::: Daten
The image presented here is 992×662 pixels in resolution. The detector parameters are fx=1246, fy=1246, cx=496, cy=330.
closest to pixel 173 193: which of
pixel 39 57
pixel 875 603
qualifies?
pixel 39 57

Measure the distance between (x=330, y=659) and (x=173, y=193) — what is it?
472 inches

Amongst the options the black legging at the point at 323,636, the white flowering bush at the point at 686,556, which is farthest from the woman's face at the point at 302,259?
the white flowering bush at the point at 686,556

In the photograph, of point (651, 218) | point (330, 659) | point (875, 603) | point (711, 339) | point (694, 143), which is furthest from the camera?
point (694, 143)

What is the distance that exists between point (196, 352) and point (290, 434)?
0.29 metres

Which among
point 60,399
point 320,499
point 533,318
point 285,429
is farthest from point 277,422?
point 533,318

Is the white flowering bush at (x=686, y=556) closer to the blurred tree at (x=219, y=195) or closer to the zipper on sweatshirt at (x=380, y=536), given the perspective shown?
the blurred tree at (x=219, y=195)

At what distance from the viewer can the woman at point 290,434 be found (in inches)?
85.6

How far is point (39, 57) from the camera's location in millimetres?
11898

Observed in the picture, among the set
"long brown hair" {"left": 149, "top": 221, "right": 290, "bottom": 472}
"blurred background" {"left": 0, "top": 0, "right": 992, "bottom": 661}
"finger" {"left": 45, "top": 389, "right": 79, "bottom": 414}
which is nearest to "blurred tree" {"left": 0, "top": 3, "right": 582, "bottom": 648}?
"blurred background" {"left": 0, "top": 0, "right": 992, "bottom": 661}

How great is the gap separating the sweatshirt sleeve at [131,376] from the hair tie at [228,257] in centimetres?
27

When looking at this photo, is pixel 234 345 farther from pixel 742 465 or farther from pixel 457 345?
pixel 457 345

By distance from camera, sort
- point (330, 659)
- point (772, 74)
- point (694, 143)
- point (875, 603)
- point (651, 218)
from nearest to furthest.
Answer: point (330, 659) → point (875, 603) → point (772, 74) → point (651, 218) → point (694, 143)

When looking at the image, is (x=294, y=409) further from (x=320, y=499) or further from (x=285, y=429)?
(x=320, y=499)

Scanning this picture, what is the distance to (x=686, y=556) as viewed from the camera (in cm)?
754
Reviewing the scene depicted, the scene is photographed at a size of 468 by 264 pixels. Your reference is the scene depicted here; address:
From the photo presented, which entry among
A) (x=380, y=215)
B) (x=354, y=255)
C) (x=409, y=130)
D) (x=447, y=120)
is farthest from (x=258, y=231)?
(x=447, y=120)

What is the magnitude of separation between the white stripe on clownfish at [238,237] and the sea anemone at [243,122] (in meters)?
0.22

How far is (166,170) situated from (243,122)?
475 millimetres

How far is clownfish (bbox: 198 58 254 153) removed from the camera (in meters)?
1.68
::::::
| Anforderungen |
Gib sämtliche Datensätze oben noch einmal vollständig wieder und tausche dabei „clownfish“ gegen „anemonefish“ aus. Alles Übrige bleibt unverändert.

| Lösung der Aufgabe |
The image presented here is 992×662 pixels in resolution. The detector parameters are fx=1246, fy=1246, cx=496, cy=330.
closest to pixel 173 193: which of
pixel 39 57
pixel 875 603
qualifies?
pixel 39 57

Measure the distance between (x=330, y=659) and (x=173, y=193) — what is it?
472 inches

Amongst the options the black legging at the point at 323,636, the white flowering bush at the point at 686,556, which is farthest from the woman's face at the point at 302,259?
the white flowering bush at the point at 686,556

In the photograph, of point (651, 218) | point (330, 659) | point (875, 603) | point (711, 339) | point (694, 143), which is furthest from the camera?
point (694, 143)

What is the distance that exists between point (196, 352) and point (290, 434)?
0.29 metres

Which among
point 60,399
point 320,499
point 533,318
point 285,429
is farthest from point 277,422?
point 533,318

Is the white flowering bush at (x=686, y=556) closer to the blurred tree at (x=219, y=195) or closer to the zipper on sweatshirt at (x=380, y=536), given the perspective shown?
the blurred tree at (x=219, y=195)

At what distance from the viewer can the woman at point 290,434 be found (in inches)?
85.6

How far is point (39, 57) from the camera's location in millimetres?
11898

Observed in the picture, among the set
"long brown hair" {"left": 149, "top": 221, "right": 290, "bottom": 472}
"blurred background" {"left": 0, "top": 0, "right": 992, "bottom": 661}
"finger" {"left": 45, "top": 389, "right": 79, "bottom": 414}
which is nearest to "blurred tree" {"left": 0, "top": 3, "right": 582, "bottom": 648}?
"blurred background" {"left": 0, "top": 0, "right": 992, "bottom": 661}

How great is the gap separating the sweatshirt sleeve at [131,376] from the hair tie at [228,257] in centimetres?
27

When looking at this photo, is pixel 234 345 farther from pixel 742 465 or farther from pixel 457 345?
pixel 457 345

By distance from camera, sort
- point (330, 659)
- point (772, 74)
- point (694, 143)
- point (875, 603)
- point (651, 218)
from nearest to furthest.
Answer: point (330, 659) → point (875, 603) → point (772, 74) → point (651, 218) → point (694, 143)

When looking at the image, is (x=294, y=409) further from (x=320, y=499) or further from (x=285, y=429)?
(x=320, y=499)

Scanning this picture, what is the distance to (x=686, y=556) as viewed from the camera (in cm)?
754
Reviewing the scene depicted, the scene is photographed at a size of 468 by 264 pixels. Your reference is the scene depicted here; address:
From the photo presented, which entry among
A) (x=380, y=215)
B) (x=354, y=255)
C) (x=409, y=130)
D) (x=447, y=120)
is farthest from (x=258, y=231)?
(x=447, y=120)

What is the magnitude of separation between the white stripe on anemonefish at [238,237] and the sea anemone at [243,122] (in meters)?
0.22

How far is (166,170) situated from (243,122)?
475 millimetres

How far is anemonefish (bbox: 198 58 254 153) removed from the camera (in meters)?
1.68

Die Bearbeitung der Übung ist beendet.